- Directed by: Alison Millar
- Produced by: Alison Millar; Jackie Doyle;
- Edited by: Chloe Lambourne
- Release date: 2022;
- Running time: 92 minutes
- Country: United Kingdom
- Language: English

= Lyra (film) =

2022 British film

Lyra is a 2022 British film directed by Alison Millar about the life and death of murdered Northern Irish author and journalist Lyra McKee. The film repurposes voice recordings and interviews from McKee's dictaphone, as well as uses text messages, home movie footage and other archives.
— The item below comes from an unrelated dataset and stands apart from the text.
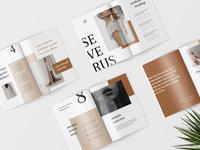 Severus – Workbook Planner Template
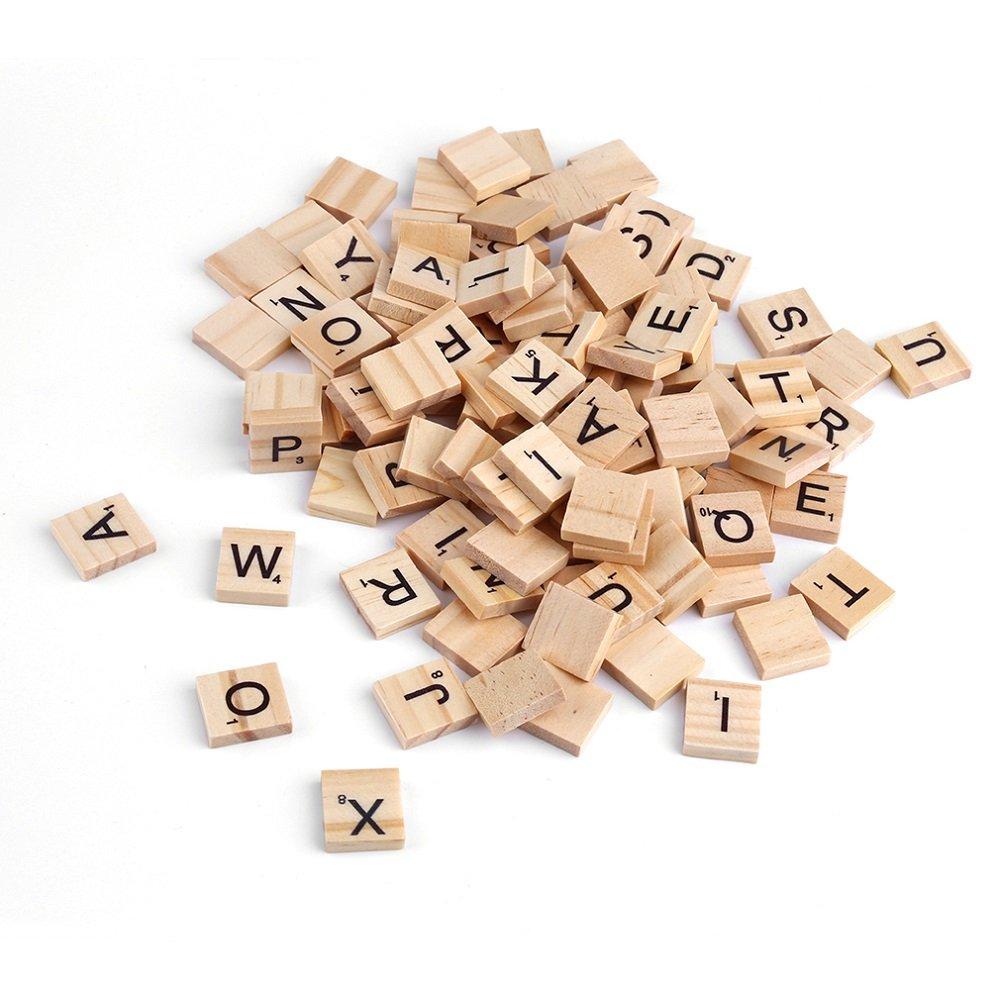 100Pcs Wooden Alphabet Scrabble Tiles Black Letters & Numbers For Crafts Wood Leosky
Lyra premiered on 7 November 2021 at Cork International Film Festival simultaneously with a private screening for family and friends during the Belfast Film Festival.

The film won the Tim Hetherington award at Sheffield DocFest and the Audience Award at the Cork International Film Festival.

==Reception==
Peter Bradshaw in The Guardian gave the film 5/5 stars, writing: "The film gives a vivid and heartfelt portrait of this remarkable young woman, hearing from her family and her partner, with whom she first bonded over their love of Harry Potter. The film ends by pointing out that her funeral, which by general acclaim had become a virtual state occasion, was the first time the major politicians had met since the collapse of power sharing, and expresses the hope that her memory might be instrumental in restarting dialogue. Let’s hope so."

Declan Burke wrote in the Irish Examiner: "Alison Millar refuses to sentimentalise Lyra and her mission statement of ‘disrupting the status quo and fixing what’s wrong’: instead she simply allows Lyra to speak for herself, and the result is one of the saddest and simultaneously uplifting films of the year."

Donald Clarke wrote in The Irish Times: "Alison Millar’s excellent documentary, winner of the audience award at last year’s Cork Film Festival, places McKee’s death in historical context, but it is most valuable for fleshing out the extraordinary human being herself."